-- Supplied passage start --

Judge goes to see secret ‘kidnap’ bunker for himself

UPDATED: The judge overseeing the trial of a Stockholm doctor who kept a woman in a bunker for six days was visiting the crime scene on Tuesday. The suspect admits taking the victim there but denies raping her.

Judge goes to see secret 'kidnap' bunker for himself
Court officials inspecting the property on Tuesday. Photo: Emil Langvad/TT
Situated close to the defendant's red wooden country house, the light and soundproofed bunker lies some 550km away from Stockholm, where the doctor usually lives and works and where his high profile trial is taking place.
 
On Tuesday, the judge overseeing the case, along with the prosecutor and defence attorney, was taken to the rural area, in Skåne in southern Sweden, to see the scene of the suspect's alleged crimes.
 
The 38-year-old doctor is accused of drugging his victim by lacing stawberries and fruit juice and driving her to his country home while wearing a mask and using a car with fake number plates.
 
He is then suspected of locking the woman into what the prosecution has described as an above-ground “bunker” he had built in his yard, which resembles a garden shed from the outside. He is also suspected of raping his victim there.
 
The building in the village of Knislinge has two thick metal security doors and includes a bespoke exercise yard, according to court documents prepared by the prosecution and made publicly available this week.
 
“It's impossible to get out of there,” commented prosecutor Peter Claeson after seeing the bunker in person.

-- Supplied passage end --
-- Data start --

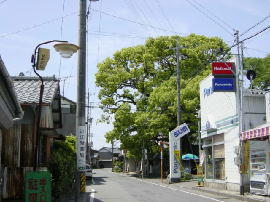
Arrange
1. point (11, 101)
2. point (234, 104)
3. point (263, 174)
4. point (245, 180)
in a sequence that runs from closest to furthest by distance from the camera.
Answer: point (11, 101) → point (263, 174) → point (245, 180) → point (234, 104)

-- Data end --

▸ Requirement 1: In the news report about the bunker trial, rewrite the paragraph beginning "The building in the village of Knislinge" as a short bulleted list that keeps its main facts.
▸ Requirement 2: Name every geographic place (city, region, country, or village) mentioned in the news report about the bunker trial.
▸ Requirement 3: Pick up the news report about the bunker trial after its final sentence and carry it forward.

▸ Exercise result 1:
- Location: the village of Knislinge
- Two thick metal security doors
- A bespoke exercise yard
- Source: court documents prepared by the prosecution and made publicly available this week

▸ Exercise result 2: Stockholm, Skåne, Sweden, Knislinge

▸ Exercise result 3:
 

Police at the property on Tuesday. Photo: Emil Langvad/TT
 
A spokesperson at Stockholm District Court confirmed to The Local earlier in the day that the judge was being accompanied by three lay judges on the round-trip. The group will seek to reach an agreement on the man's guilt as the trial continues. If the physician is found guilty, the main judge in the case will decide on his punishment, which could be as serious as a life sentence.
 
The judges were also joined by a note taker, as well as the prosecutor and the defendant's lawyer, Marie Schaub. Both the defendant and the victim were entitled to join them but declined the offer, the court source added.
 
Schaub told the court on Monday that her client was a lonely man who was suffering from a psychological disorder. She said he admitted keeping the woman against her will but denied kidnapping or raping her.
 
The doctor risks a life sentence if he is found guilty of all the charges against him. The trial continues.